[Data shown — start]

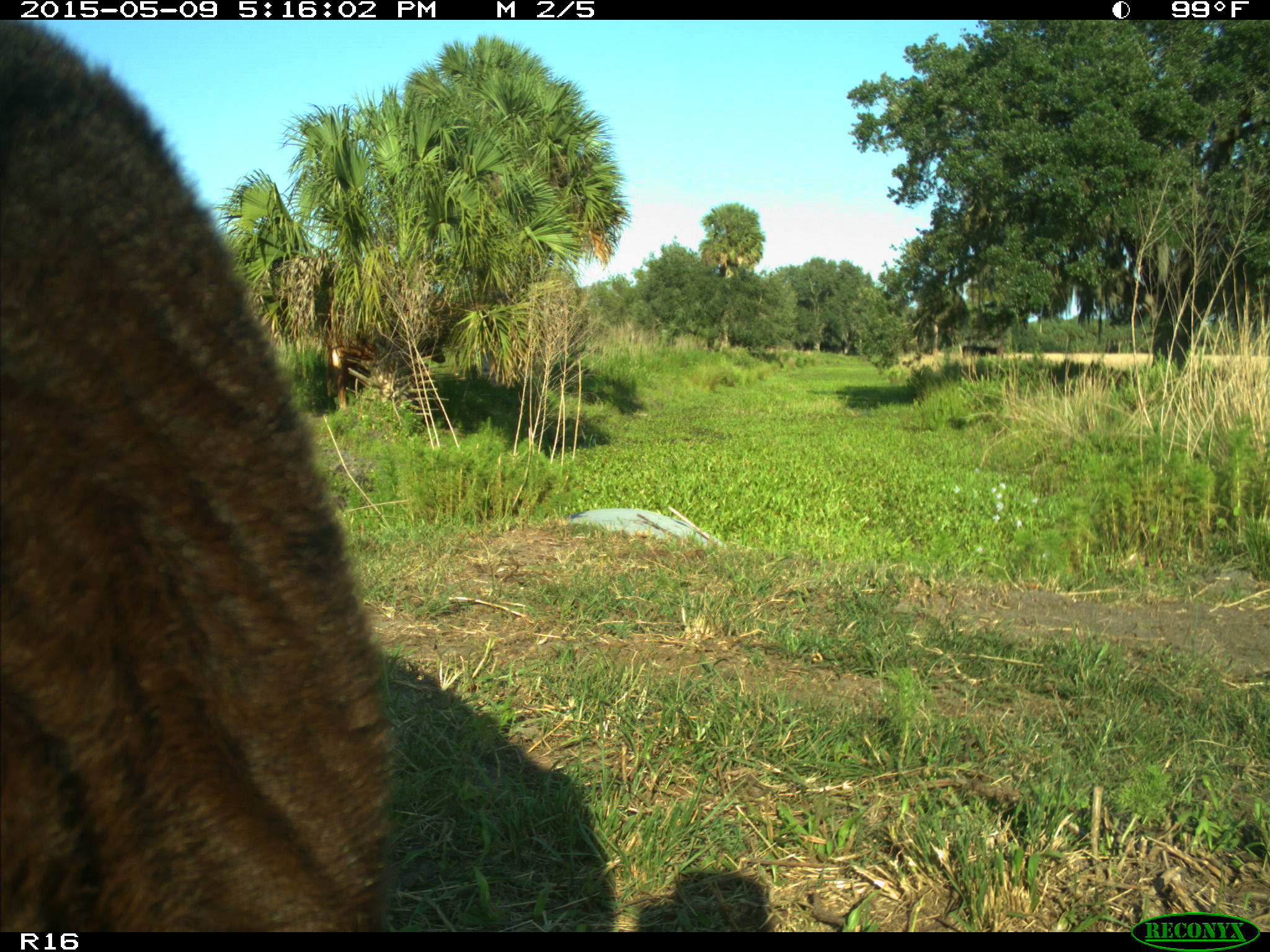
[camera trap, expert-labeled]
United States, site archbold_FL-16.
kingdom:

[Data shown — finish]

Give back the listing unchanged. Strip out the pictures.

[camera trap, expert-labeled]
United States, site archbold_FL-16.
kingdom:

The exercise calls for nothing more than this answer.